Newbie to this forum, but here goes.

I just replaced the router in my router table. Changed out my old DeWalt 621F Plunge router with a new Bosch 1617EVS (the Bosch is more powerful, quieter, and with a fixed base has an easier way to adjust the height from above the table). Where the Bosch falls down though is in dust collection. The DeWalt had a very nice system built into it for extracting the dust from the collet chamber. The Bosch lacks that, so now I get a lot of dust and chips flying out the the front of the router underneath the table top. 

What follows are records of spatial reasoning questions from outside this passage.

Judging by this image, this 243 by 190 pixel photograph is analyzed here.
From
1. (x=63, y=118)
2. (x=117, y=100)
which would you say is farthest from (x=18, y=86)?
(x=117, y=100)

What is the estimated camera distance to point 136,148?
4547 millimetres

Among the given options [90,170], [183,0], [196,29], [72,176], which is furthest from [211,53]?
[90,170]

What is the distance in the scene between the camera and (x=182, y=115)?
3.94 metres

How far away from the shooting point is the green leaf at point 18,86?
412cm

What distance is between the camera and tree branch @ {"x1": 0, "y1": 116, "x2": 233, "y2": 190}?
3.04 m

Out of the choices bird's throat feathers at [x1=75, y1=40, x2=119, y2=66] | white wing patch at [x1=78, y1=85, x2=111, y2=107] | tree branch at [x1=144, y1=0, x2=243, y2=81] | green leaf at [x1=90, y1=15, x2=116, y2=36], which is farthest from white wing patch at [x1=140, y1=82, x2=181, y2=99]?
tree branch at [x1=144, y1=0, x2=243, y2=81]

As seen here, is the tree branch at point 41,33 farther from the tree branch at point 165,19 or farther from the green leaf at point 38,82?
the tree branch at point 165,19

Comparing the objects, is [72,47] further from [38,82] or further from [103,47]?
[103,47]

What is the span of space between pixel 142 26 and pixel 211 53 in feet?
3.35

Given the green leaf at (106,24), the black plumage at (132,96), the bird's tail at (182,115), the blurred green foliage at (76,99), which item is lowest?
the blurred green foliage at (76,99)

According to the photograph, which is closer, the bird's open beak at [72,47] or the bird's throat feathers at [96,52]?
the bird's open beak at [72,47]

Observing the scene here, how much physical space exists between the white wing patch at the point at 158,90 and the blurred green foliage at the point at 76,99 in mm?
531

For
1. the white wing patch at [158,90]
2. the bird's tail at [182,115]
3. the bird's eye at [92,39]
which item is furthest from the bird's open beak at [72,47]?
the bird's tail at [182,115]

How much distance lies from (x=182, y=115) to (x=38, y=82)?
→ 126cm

I attached a picture of my router table. Please don't laugh; it's my homemade one using parts salvaged from an old cheapie Craftsman table. It has a dust collection port behind the fence that gets some of the dust. When the DeWalt was attached I attached the DeWalt's built-in port to a shopvac and it worked very well. Can't do that with the Bosch. I had ordered the RA1173AT dust extraction kit which is made explicitly for the DeWalt, but it really only works if the router is outside the table being used by hand. The hood in the kit fits perfectly over the opening in the router, but the port tube extrudes horizontally so it can't fit under the router table. If the port tube were angled down it might work, but that would involve sawing off the old port tube and gluing or taping an angled one. Am hoping Bosch might make something like that, but so far no luck. Anyone else have a good idea or have already solved this problem? Unfortunately I have a very small shop, so no room for an actual free-standing router table: my router table is portable and when I need it, I just pull if off the shelf and clamp it to my workbench.


Thanks for any help!


----------



## Semipro (Mar 22, 2013)

Hello and welcome to the router forum,Kenton


----------



## Stick486 (Jan 4, 2013)

welcome Kenton...
I believe this is what you are looking for...
https://www.cpotools.com/bosch-ra11...default,pd.html?cgid=bosch-router-attachments
.


----------



## hawkeye10 (Jul 28, 2015)

Hey Kenton;

Here is a picture of my old router table. You will notice the sides are cheap luane from the HD and they are held in place with Velcro so I could remove them at any time I needed to. I bought the Velcro at a hardware store where they have it in rolls. I hooked up my big dust collector for below and the shop vac for the fence. Even if you don't have a big dust collector having sides on the table will keep the dust that goes down in one place. Just open up one of the sides and suck it out with your shop vac.


----------



## chessnut2 (Sep 15, 2011)

Laugh? Don't make me laugh. You should have seen my first 2. I euthanized them pretty quickly after getting better ideas here on the forum. Welcome, Kenton!


----------



## DesertRatTom (Jul 3, 2012)

Welcome Kenton, glad you joined the fun. The DC gear Stick posted works pretty well. Add to that a strong suction behind the fince and pulling sawdust up and out can help a lot. If you look at the pictures of fancy tables, you'll see most have a chamber the router sits in, with dust extraction at the rear, and a door for access to the router. The dust collector needs to be pretty powerful to pull all that sawdust out, although you can get a lot done with a hefty shop vac at first. You are wise to pay attention to this serious health hazard!


----------